* DOCUMENT SEGMENT:
+---+
Interstate Power and Light (IPL) on Dec. 3 filed its 2012 Baseload Diversification Study with the Minnesota Public Utilities Commission, which describes various pending actions, including shutdown of older coal-fired capacity.
This 2012 Baseload Diversification Study was filed by this Alliant Energy (NYSE: LNT) subsidiary under the commission’s March 2 order, which stated that within nine months of the date of the order, IPL had to file this study. The commission also ordered that IPL:
- specify the costs of environmental controls on each of IPL’s Tier 1 units, the environmental controls to be used, the in-service dates, and the regulations with which they are intended to comply;
- justify its assumptions regarding heat rates and availability over time at its generating units, with a specific emphasis on the operational performance of its Tier 2 coal units; and
- run contingencies for coal of +30%, +20%, +10%, and -10% of their base assumptions, and contingencies for a broad range of natural gas prices.
IPL has in this baseload report updated its 2010 integrated resource plan (IRP) approved by the commission (2010 IRP), with the 2012 IRP included with the Baseload Diversification Study as Attachment A. The 2012 IRP incorporates a revised analysis of IPL’s future resource mix.
“The 2012 IRP identifies the retirement of some older peaking units and steam units by 2017, and the need for a nominal 600 MW combined cycle unit in 2017,” said the utility. “Concurrent with filing the 2012 Baseload Diversification Study, IPL is filing a Notice of Changed Circumstances for these changes to the approved 2010 IRP. IPL currently intends to file its next Integrated Resource Plan consistent with the 2010 IRP Order, by November 1, 2013, unless the Commission prefers some other action as a result of this Baseload Diversification Study.”
+---+
* EXCERPTED RECORDS:
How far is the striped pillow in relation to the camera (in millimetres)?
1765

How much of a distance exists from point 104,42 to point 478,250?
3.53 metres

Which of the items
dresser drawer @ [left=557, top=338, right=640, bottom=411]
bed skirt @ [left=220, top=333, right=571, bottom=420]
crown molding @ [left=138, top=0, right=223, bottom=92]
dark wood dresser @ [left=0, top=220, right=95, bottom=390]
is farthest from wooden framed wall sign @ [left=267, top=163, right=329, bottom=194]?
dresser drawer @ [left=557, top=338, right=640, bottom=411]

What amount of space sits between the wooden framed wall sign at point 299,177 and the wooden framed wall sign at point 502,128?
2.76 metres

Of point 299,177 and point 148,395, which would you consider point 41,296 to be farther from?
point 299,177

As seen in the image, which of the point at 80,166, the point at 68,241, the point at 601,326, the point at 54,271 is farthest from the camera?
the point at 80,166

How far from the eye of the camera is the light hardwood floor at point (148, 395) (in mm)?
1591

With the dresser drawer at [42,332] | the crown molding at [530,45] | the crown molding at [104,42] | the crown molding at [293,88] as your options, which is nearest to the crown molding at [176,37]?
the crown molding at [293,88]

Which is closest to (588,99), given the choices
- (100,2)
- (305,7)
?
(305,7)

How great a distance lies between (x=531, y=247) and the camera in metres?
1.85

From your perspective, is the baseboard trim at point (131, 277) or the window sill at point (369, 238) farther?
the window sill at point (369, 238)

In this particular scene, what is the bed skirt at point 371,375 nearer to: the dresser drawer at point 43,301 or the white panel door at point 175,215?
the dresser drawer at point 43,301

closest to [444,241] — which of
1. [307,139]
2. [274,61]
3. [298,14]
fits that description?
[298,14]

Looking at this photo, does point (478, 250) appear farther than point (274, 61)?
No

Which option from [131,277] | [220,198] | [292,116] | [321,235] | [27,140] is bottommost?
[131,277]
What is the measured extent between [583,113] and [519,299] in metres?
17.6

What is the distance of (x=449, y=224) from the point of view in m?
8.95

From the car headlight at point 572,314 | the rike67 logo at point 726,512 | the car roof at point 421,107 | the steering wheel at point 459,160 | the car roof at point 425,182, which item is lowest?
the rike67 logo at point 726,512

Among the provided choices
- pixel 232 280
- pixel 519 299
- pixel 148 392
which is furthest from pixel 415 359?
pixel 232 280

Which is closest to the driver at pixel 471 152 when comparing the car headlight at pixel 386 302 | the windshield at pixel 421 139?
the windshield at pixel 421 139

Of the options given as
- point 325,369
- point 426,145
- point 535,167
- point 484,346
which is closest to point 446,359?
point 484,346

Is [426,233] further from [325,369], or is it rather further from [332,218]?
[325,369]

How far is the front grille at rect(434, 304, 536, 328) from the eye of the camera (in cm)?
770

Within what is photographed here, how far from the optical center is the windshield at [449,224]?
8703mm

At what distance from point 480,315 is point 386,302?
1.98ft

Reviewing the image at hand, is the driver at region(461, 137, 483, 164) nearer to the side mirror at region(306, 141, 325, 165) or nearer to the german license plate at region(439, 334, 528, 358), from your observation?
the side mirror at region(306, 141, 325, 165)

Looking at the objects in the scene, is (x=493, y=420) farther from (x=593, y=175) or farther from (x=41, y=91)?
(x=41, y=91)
+---+
* WHAT YOU NEED TO DO: Repeat the passage from the IPL filing text word for word, starting at "This 2012 Baseload" and ending at "natural gas prices.". Work only from the IPL study text above, without the data.

* WRITTEN RESPONSE:
This 2012 Baseload Diversification Study was filed by this Alliant Energy (NYSE: LNT) subsidiary under the commission’s March 2 order, which stated that within nine months of the date of the order, IPL had to file this study. The commission also ordered that IPL:
- specify the costs of environmental controls on each of IPL’s Tier 1 units, the environmental controls to be used, the in-service dates, and the regulations with which they are intended to comply;
- justify its assumptions regarding heat rates and availability over time at its generating units, with a specific emphasis on the operational performance of its Tier 2 coal units; and
- run contingencies for coal of +30%, +20%, +10%, and -10% of their base assumptions, and contingencies for a broad range of natural gas prices.